EXTRAIT DU TEXTE |
Le lobby anti-Syrie ouvre la voie à l’abandon de la LG 23
Le 8 août, à l’issue de la période de 180 jours, le département du Trésor a annoncé que la LG 23 ne serait pas renouvelée. L’Union européenne a prolongé
sa propre licence jusqu’au 24 février 2024. Quant au Royaume-Uni, il a prolongé la sienne jusqu’à nouvel ordre. Et, les États-Unis sont revenus au statu quo imposant des sanctions
draconiennes au peuple syrien.
Le refus de l’administration Biden de renouveler la LG 23 peut être largement attribué à la politique inchangée de Washington envers la Syrie. Après
huit années passées à soutenir des groupes djihadistes et sectaires sur le terrain dans leur sale guerre contre la Syrie, les États-Unis sont passés de l’incitation au conflit
militaire à l’encouragement de l’asphyxie économique. Mais l’objectif final n’a pas changé, pas plus que l’ultimatum qui sous-tend la politique américaine : faire partir Bachar
al-Assad, c’est-à-dire changer le régime syrien ou voir la Syrie brûler.
Bien que la décision ait finalement été prise par Washington, une constellation d’ONG et de groupes à but non lucratif lui a ouvert la voie. Il s’agit
d’un réseau d’organisations composé d’une poignée d’acteurs sectaires, motivés par des griefs personnels et dissimulés derrière dix organisations nationales qui mettent un visage
syrien sur la guerre économique menée par Washington contre Damas.
Ces quelques personnes bruyantes sont presque toutes vérifiées présentes sur Twitter/X alors que les Syriens ne peuvent pas s’y inscrire en utilisant le
code du pays : 963+8,9.
Par conséquent, le plaidoyer du lobby anti-Syrie est amplifié par les porte-paroles du département d’État, les néoconservateurs et les faucons de guerre, tandis que les Syriens qui
subissent les conséquences de leur plaidoyer sont muselés par le régime des sanctions occidentales.
Le lobby anti-Syrie se bat pour empêcher l’aide humanitaire
Dès le 9 février, alors que des habitants d’Alep étaient encore piégés sous les décombres, le lobby anti-Syrie a déclaré que toute forme d’allègement
des sanctions constituait une «brêche» dont le gouvernement syrien pourrait abuser. Et tout au long de la pause de 180 jours, le lobby a bombardé l’administration Biden d’appels
publics10,
d’articles d’opinion et de publications émanant de groupes de réflexion sur le Moyen-Orient11 ;
ce qui a donné à Washington le mandat dont il avait besoin pour ne pas renouveler la LG 23.
L’utilisation de ce lobby comme arme d’oppression par Washington est clairement affichée sur la page Facebook de l’American Council for Syria [ACS]. Il a publié le 25 juillet
qu’il demandait à l’administration Biden de «rejeter tout effort visant à prolonger la LG 23 pour la Syrie», arguant que l’exemption
humanitaire «permet des transactions illimitées avec le régime d’Al-Assad»12.

Enregistrements conservés
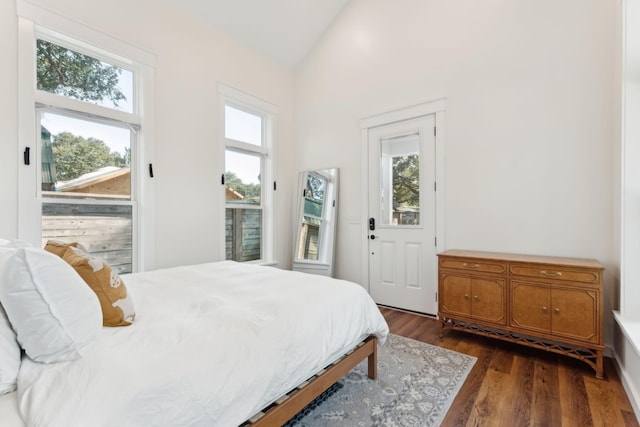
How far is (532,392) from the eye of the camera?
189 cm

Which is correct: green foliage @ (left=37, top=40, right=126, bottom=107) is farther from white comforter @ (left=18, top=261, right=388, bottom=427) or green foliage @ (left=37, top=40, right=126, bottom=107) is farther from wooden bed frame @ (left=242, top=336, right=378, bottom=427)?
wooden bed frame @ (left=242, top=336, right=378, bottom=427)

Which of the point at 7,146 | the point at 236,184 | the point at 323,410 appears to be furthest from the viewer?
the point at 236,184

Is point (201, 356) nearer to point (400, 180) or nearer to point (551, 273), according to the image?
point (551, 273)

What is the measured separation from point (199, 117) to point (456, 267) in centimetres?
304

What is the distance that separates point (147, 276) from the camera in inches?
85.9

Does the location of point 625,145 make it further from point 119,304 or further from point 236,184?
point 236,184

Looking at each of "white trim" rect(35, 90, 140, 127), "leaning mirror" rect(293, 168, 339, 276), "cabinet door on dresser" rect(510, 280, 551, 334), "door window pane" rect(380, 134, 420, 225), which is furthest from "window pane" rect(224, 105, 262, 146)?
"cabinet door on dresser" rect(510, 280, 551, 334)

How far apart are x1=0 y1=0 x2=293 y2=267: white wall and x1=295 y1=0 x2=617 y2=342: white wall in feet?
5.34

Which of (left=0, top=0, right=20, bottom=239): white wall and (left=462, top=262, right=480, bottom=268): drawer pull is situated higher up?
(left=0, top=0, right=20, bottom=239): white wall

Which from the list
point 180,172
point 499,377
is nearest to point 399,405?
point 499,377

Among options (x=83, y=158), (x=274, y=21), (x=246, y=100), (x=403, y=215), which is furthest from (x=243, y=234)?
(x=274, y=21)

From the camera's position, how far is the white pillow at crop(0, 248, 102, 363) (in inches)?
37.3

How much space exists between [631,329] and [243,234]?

CONSIGNE | Reproduisez mot pour mot le passage de l'extrait qui commence à « Bien que la » et se termine à « Washington contre Damas. ». Servez-vous uniquement de l'extrait.

RÉPONSE |
Bien que la décision ait finalement été prise par Washington, une constellation d’ONG et de groupes à but non lucratif lui a ouvert la voie. Il s’agit
d’un réseau d’organisations composé d’une poignée d’acteurs sectaires, motivés par des griefs personnels et dissimulés derrière dix organisations nationales qui mettent un visage
syrien sur la guerre économique menée par Washington contre Damas.